Edges should be typed, not generic links, because traversal and consolidation both depend on knowing why two records are connected.

4. Capture (write path)

After each task the agent completes, it appends records to the graph:

1. Write one task record: the request, a short summary of what was done, and the outcome.
2. Write source, tool, artifact records for what the task touched, and link them to the task with the correct edge types.
3. If the user corrected the agent during or after the task, write a correction record. Capture three things explicitly: what was wrong, what the correct behavior is, and why it matters. Link it to the task with corrected_by.

Capture must be cheap and automatic, or it will not happen. A single structured append per task is the target.

5. Consolidation loop (the learning step)

On a schedule (for example, once a day), run a consolidation pass:

1. Read the correction records created since the last pass, plus recent unresolved ones.
2. Cluster them. Look for the same category of mistake appearing across different tasks, or the same instruction given more than once.
3. For each cluster that recurs, draft a candidate rule: a single, atomic standing instruction, with a one line statement of why it exists and how to apply it.
4. Require human approval before a candidate becomes active doctrine. A one off mistake must not silently become a permanent rule.
5. On approval, write the rule record, link it to its source correction with promoted_to, and if it replaces an older rule, add a supersedes edge.
6. Prune. If two rules overlap, merge them. If a rule has not been relevant in a long time, retire it. Doctrine should stay small enough that every rule still earns its place.

6. Retrieval (read path)

At the start of a new task, before doing the work:

1. Load all active rule records into context. This is the doctrine, and it is always on.
2. From the new task description, find the most relevant prior task records (by topic or tag overlap), and walk their edges to pull forward the sources that held up, the tools that were right, and any corrections that apply.
3. Inject a compact summary of that retrieved context, not the raw records. Keep it short. The goal is to put the relevant lessons in the room, not to flood the context window.

7. Acceptance criteria (how a builder knows it works)

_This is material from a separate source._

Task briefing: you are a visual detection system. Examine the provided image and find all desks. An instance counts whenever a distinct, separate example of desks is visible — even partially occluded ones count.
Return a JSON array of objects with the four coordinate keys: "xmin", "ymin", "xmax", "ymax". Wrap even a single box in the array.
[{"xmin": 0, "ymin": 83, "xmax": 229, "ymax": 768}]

• Completing a task writes at least one task record with an outcome field.
• A user correction during a task produces a correction record containing what was wrong, the correct behavior, and why.
• Records are linked with typed edges, and the graph can be traversed from a task to its sources, tools, and corrections.
• The consolidation pass identifies a correction that recurs and drafts a candidate rule.
• No candidate rule becomes active doctrine without an explicit human approval step.
• Active doctrine is loaded into context at the start of every new session.
• Retrieval pulls relevant prior work for a new task without dumping the entire graph into context.
• A measurable improvement on a repeated task class after doctrine exists, versus before (even a simple before and after comparison counts).

8. Safety and scope notes

• Keep the graph local, or under your control. A complete record of an agent’s work is a high value target, so treat it like one.
• Keep secrets and sensitive third party data out of the graph. Store references, not payloads.
• Keep a human in the loop on the promotion step. The system encodes judgment, and judgment should remain a human input.
• This is a productivity and knowledge tool. It is not a substitute for professional or expert judgment, and it should not author conclusions that a human is accountable for.

9. Suggested build order

1. Define the node and edge types as files or a small schema.
2. Implement cheap capture for task and correction first.
3. Implement retrieval of active doctrine at session start.
4. Implement the consolidation pass with a human approval gate.
5. Add the remaining node types, traversal based retrieval, and pruning once the loop is proven.

Start with capture and doctrine. Everything else is an enhancement on a loop that is already paying for itself.